16.   The proposed enhancements to the HIPC Initiative are ambitious. Their implementation, particularly through elaboration of Poverty Reduction Strategy Papers, will have important and far-reaching implications for the operations of the Bank and the Fund. We will flesh out the program over the coming months as individual country cases are prepared. Clearly, the extent to which donors integrate their operations into the nationally-owned PRSP will influence its effectiveness.

17.   Do Ministers endorse

(i)     the proposed enhanced Initiative; and

(ii)    the proposed comprehensive framework for poverty reduction as a centerpiece for Bank/Fund lending operations in low-income countries?

Do Ministers have views on how the effectiveness of PRSPs could be enhanced through donor action?

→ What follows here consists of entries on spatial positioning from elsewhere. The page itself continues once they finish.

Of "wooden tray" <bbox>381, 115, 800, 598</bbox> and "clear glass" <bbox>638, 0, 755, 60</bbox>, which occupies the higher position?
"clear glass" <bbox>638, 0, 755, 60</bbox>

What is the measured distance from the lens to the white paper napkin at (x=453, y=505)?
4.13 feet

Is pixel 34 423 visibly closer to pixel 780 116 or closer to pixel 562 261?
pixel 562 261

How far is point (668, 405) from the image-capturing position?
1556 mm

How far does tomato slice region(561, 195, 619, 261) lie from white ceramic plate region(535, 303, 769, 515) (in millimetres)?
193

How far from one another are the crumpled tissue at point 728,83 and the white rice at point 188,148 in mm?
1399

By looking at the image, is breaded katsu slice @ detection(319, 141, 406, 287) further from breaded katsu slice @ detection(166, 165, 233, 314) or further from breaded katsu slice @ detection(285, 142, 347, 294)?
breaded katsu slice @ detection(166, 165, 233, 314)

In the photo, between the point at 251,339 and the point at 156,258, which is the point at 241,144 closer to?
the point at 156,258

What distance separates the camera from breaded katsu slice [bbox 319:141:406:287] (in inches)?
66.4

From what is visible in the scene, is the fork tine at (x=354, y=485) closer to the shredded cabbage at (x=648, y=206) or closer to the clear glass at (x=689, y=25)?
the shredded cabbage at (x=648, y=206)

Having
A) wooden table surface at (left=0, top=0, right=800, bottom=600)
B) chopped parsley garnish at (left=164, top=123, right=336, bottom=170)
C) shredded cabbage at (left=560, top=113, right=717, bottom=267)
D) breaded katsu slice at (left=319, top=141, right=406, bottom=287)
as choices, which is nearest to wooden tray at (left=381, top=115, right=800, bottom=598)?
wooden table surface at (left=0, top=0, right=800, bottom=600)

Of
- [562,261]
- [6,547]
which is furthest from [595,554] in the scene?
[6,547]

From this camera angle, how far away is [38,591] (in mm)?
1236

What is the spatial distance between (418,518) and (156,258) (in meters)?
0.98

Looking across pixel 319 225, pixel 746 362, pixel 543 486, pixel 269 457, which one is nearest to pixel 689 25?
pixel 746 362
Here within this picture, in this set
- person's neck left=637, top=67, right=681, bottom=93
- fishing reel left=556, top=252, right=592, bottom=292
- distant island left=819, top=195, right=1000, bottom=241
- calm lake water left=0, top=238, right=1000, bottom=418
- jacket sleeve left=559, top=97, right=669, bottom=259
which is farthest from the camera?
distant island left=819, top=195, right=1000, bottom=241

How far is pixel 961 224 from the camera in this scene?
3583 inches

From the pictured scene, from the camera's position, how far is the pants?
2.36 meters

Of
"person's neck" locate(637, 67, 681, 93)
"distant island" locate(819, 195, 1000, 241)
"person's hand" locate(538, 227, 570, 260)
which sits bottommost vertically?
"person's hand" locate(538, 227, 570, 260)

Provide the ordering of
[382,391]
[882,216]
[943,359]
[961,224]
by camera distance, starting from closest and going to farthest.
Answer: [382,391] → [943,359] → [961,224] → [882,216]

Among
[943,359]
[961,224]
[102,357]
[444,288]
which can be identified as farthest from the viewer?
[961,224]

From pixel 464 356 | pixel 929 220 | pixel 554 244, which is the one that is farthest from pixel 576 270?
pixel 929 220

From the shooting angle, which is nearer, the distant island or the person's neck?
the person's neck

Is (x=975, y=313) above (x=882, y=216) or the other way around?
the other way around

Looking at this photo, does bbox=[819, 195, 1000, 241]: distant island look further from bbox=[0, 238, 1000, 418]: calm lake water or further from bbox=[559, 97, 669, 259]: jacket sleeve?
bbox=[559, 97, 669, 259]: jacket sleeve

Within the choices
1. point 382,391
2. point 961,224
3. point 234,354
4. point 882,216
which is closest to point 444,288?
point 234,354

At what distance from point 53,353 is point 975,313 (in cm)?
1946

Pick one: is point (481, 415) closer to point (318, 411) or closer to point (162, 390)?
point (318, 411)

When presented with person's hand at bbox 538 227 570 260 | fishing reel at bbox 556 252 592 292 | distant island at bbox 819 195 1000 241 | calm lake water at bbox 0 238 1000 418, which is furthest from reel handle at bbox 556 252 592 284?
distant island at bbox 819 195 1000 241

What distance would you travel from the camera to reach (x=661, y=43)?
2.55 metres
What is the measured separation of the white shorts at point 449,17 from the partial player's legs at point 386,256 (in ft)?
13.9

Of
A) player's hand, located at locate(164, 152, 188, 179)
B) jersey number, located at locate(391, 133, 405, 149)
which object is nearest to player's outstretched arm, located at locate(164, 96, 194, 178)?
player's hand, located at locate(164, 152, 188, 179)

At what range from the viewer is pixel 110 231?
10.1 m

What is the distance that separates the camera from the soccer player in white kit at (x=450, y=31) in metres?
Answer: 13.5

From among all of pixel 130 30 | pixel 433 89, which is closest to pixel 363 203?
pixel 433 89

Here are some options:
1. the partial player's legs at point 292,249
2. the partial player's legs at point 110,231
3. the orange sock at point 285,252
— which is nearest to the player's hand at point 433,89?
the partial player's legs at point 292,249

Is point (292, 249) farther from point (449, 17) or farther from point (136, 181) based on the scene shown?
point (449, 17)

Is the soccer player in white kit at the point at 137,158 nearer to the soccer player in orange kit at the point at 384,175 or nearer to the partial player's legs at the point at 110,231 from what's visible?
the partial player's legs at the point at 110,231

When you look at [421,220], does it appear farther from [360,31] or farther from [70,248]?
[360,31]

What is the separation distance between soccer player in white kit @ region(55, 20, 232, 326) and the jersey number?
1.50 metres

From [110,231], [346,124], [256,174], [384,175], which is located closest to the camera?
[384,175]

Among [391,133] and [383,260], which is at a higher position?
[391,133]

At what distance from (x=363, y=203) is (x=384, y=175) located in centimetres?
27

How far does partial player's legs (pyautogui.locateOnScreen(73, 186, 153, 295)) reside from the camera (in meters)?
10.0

18.   A remaining difficult issue is that of financing the costs of the Initiative. Strong efforts will be needed from all creditors and donors to finance the enhanced Initiative. Do Ministers:

(i)     have suggestions regarding the overall approach to financing the Initiative, including meeting the Fund and Bank shares; financing of the costs of other IFIs, including the role of bilateral contributions; burden sharing; maintaining the financial integrity of MDBs, and additionality?

Next steps

19.   We will report further on progress on funding to the next meeting of the Committees as well as on progress in implement the PRSPs along with implementation of the Initiative.

1 - See World Bank Building Poverty Reduction: Strategies in Developing Countries, SecM99-604, August 26, 1999.

2 - This estimate excludes costs for Liberia, Somalia, and Sudan. Total costs including these three countries are estimated at approximately US$19 billion under the initial framework, and $36 billion under the enhanced framework.

3 - Of which, the African Development Bank US$2 billion, the Inter-American Development Bank US$1 billion, and other multilateral institutions just under US$3 billion.

4 - Overall, a total of US$3.4 billion in assistance has been committed to the countries that have passed their decision points under the Initiative, resulting in an estimated US$6.8 billion in future debt service savings (see Table 1).